Но по этой ли апостольской истине строит писатель своё понимание жизни? Нет: у Шмелёва пока его
Шмелёв пока как бы вне Православия ещё, но он и вне толстовства. Заметим: для Шмелёва Толстой — не религиозный учитель, но лишь нравственный авторитет.
В письме к Горькому от 22 ноября 1910 года Шмелёв называет Толстого «человеком величайших стремлений и величайшей красоты душевной». В том же письме он так формулирует смысл писательской деятельности: «Хоть крупицу поднять на себя из того делания, которое завещано Толстым»525
.В подобном отношении к Толстому Шмелёв, разумеется, не был исключением среди русских литераторов. Громадный авторитет Толстого признавался и отмечался большинством писателей, от Чехова и Бунина до Блока и Л.Андреева.
Но в утверждении своей писательской самобытности Шмелёв скорее бессознательно преодолевал влияние Толстого, своё совпадение с Толстым.
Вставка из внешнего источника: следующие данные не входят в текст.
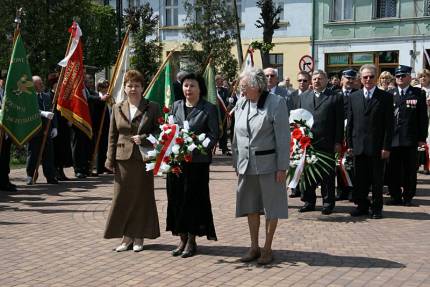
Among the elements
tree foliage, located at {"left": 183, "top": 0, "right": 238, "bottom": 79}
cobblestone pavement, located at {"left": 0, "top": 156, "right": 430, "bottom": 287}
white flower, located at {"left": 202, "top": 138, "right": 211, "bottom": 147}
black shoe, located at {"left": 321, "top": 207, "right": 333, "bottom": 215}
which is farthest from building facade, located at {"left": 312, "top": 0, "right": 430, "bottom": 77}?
white flower, located at {"left": 202, "top": 138, "right": 211, "bottom": 147}

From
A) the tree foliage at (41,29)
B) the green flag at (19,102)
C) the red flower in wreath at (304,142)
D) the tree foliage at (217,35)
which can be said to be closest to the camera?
the red flower in wreath at (304,142)

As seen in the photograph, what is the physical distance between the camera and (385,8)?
33438 mm

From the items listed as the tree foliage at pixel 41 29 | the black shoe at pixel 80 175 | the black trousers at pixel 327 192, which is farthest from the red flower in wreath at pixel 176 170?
the tree foliage at pixel 41 29

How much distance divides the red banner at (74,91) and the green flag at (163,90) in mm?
1382

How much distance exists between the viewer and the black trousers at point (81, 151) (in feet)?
45.2

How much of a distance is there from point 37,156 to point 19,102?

Значительно сказалось в дореволюционном творчестве Шмелёва воздействие Ф.М.Достоевского.
В изображении жизни «маленького человека» Шмелёв наследник Достоевского несомненный — о том писала ещё критика 1910-х годов. Сопоставление «Человека из ресторана» с «Бедными людьми» стало уже общим местом, начиная с первых отзывов на повесть Шмелёва. Психологический рисунок некоторых характеров у Шмелёва также заставляет вспомнить Достоевского. Самым показательным примером является образ Кривого, жильца Скороходовых, в повести «Человек из ресторана», выписанный с большой художественной силой, с глубоким проникновением в психологию человека, надорвавшегося в непосильных тяготах жизни. Его можно поставить в один ряд с кривляющимися, заносчивыми, самоуничижающимися и страдающими «шутами» Достоевского (такими, как, например, штабс-капитан Снегирёв).
Существенно, однако, иное. В Достоевском Шмелёва влекло проникновение в важнейшие духовные законы жизни. Соединение основ этических с религиозными представлялось Шмелёву важнейшим в мировоззрении Достоевского, хотя в полноте православный характер творчества великого предшественника своего он до поры не постигал. Внимание к идеям Достоевского особенно заметно в небольшой повести «Лик скрытый». Скрытый лик жизни пытается увидеть и обрести в душе своей один из персонажей повести капитан Шемётов. «…Есть ещё очень мало обследованная наука… пси-хо-ма-те-матика! — рассуждает Шемётов. — Вот этой-то психоматематикой и движется жизнь, и мы с вами живём, хоть иногда и не чуем. А чуять бы не мешало…Это наука о жизни Мировой Души, о Мировом Чувстве, о законах направляющей Мировой Силы. Вы верите в незыблемые законы материи… их вы можете уложить в формулы. Но есть законы, которые в формулы ещё никто не пробовал уложить. <…> Её законы ещё не нащупаны… и величайший, быть может, закон — закон непонятной нам Мировой Правды! Не справедливости… это всё маленькое, самому дикому человеку доступное… а Правды! Я, положим, называю его… ну, законом Великих Весов!» (1,345). Шемётов «устанавливает» закон всеобщей ответственности человечества за все страдания, понесённые кем-либо на земле — «закон Великих Весов», — который учитывает «и писк умирающего какого-нибудь самоедского ребёнка, и мёртвую жалобу обиженного китайца, и слёзы нищей старухи, которая плетётся сейчас где-нибудь в Калужской губернии… и подлое счастье проститутки-жены, которая обнимает любовника, когда её муж в окопах! Громаднейшие Весы, а точность необычайная, Закон тончайшего равновесия…» (1,346). Искупление Шемётов видит в необходимости новых страданий, и эти искупительные страдания, новый «Крест», приведут человечество в «небесное Царствие».
Тут много декадентского, неправославного (Мировая Душа, Мировое Чувство, Весы…). Математическое уравновешивание совершённого зла новыми страданиями — доморощенная идея с католическим привкусом. Вероятно, в этой теории отразились в какой-то мере метания и самого Шмелёва. И видно, что у него есть потребность искать помощи у Достоевского. Так, можно провести прямую параллель между «писком умирающего какого-нибудь самоедского ребёнка» и «слезинкой ни в чём неповинного ребёнка» у Достоевского. Мысль о всеобщей ответственности за зло и страдания в мире — прямо заимствована у автора «Братьев Карамазовых», недаром же называется его имя:
«— Это что-то у Достоевского… — сказал Сушкин, но вспомнить не мог.
— Не знаю. А если у Достоевского есть — очень рад. Да и не может не быть у Достоевского этого. Он имел тонкие инструменты и мог прикасаться к Правде» (1,346).